Resulting is a trap that provides the illusion of certainty and control in an unpredictable world.

Annie Duke explains why resulting is such an easy trap to fall into:

To start, our brains evolved to create certainty and order. We are uncomfortable with the idea that luck plays a significant role in our lives. We recognize the existence of luck, but we resist the idea that, despite our best efforts, things might not work out the way we want. It feels better for us to imagine the world as an orderly place, where randomness does not wreak havoc and things are perfectly predictable. We evolved to see the world that way. Creating order out of chaos has been necessary for our survival.

Konnikova continues:

…Bad beats drag you down. They focus your mind on something you can’t control—the cards—rather than something you can, the decision. They ignore the fact that the most we can do is make the best decision possible with the information we have; the outcome doesn’t matter. If you choose wisely, you should make that same choice over and over. Focusing on the unlucky runout is just toxic…it’s already poisoning your mind and making you less able to execute clearheaded decisions in the future

Former rocket scientist Ozan Varol, author of Thinking Like a Rocket Scientist: Simple Strategies You Can Use to Make Giant Leaps in Work and Life, further explains the problems of resulting:

If we engage in resulting, we reward bad decisions that lead to good outcomes. Conversely, we change good decisions merely because they produced a bad outcome. We start shaking things up, reorganizing departments, or firing or demoting people. As one study shows, National Football League (NFL) coaches change their lineup after a one-point loss, but don’t change it after a one-point win—even though these minor score differences are often poor indicators of player performance. Most of us act like American football coaches, treating success and failure as binary outcomes. But we don’t live in a binary world. The line between success and failure is often razor thin. “Failure hovers uncomfortably close to greatness,” wrote James Watson, the codiscoverer of DNA’s double-helix structure. The same decision that produced a failure in one scenario can lead to triumph in others.

While resulting is common in sports and poker, it’s pervasive in the investing world.

The evaluation of teams, managers, and stocks are almost entirely judged by looking at the outcomes (performance) rather than the process (decision making). No one admits this, but if you listen close enough, the concerns almost always trace back to performance.

I’ve seen investment teams, with the same process, philosophy, and team, outperform in a year and are deemed geniuses by the investment world. Funds flood into the strategy. CNBC Interviews are lined up. Articles are written in the Wall Street Journal.
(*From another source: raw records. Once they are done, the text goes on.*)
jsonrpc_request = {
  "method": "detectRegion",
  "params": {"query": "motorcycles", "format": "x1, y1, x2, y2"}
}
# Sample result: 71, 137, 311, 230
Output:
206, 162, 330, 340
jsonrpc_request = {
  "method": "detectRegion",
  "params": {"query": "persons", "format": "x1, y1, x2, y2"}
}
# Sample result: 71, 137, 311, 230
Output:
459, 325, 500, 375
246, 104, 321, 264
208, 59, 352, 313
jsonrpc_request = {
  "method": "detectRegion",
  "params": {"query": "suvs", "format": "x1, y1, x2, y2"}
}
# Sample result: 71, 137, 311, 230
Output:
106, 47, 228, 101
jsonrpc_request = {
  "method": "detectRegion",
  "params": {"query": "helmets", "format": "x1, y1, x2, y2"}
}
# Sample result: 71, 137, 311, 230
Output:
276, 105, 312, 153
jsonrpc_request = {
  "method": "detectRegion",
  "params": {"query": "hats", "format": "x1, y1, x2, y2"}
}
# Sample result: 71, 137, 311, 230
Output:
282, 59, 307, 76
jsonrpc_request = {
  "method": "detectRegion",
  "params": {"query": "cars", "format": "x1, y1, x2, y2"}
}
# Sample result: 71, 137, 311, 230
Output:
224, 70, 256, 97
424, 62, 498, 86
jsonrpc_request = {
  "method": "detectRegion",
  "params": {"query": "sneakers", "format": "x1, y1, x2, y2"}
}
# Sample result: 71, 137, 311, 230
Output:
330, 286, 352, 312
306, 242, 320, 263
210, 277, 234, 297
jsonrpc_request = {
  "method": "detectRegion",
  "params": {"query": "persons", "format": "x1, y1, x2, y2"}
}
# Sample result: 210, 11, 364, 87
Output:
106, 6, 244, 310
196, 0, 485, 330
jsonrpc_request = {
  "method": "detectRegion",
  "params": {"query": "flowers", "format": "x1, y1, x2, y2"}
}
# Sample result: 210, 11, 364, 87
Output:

However, when they underperform the next year, they are disowned. Their strategy is relegated to watch/termination lists. Investors wonder how they’ve lost their touch and how they will fix this problem. The same media that praised them last year now lambast their subpar strategy. Everyone wonders, “What’s gone wrong?”

I’ll tell you what went wrong. Nothing. Nothing changed from year to year. No change to the team. No change the process. No change to the philosophy. Only the performance changed, which we know is governed by randomness in the short run. Yet, that doesn’t stop the industry from “resulting” by trying to grasp at something, if anything, to explain performance variation.

Investment managers, like athletes, are never as good as they seem when they are winning and are never as bad as they seem when they’re losing.

It’s a concept people just don’t get.

Remember Watson’s advice: failure hovers close to greatness. Greatness and failure are a packaged deal. The same process that produces greatness also produces failure. You’ll only find out after the fact. Focus on making the process the best it can be and ignore the outcome.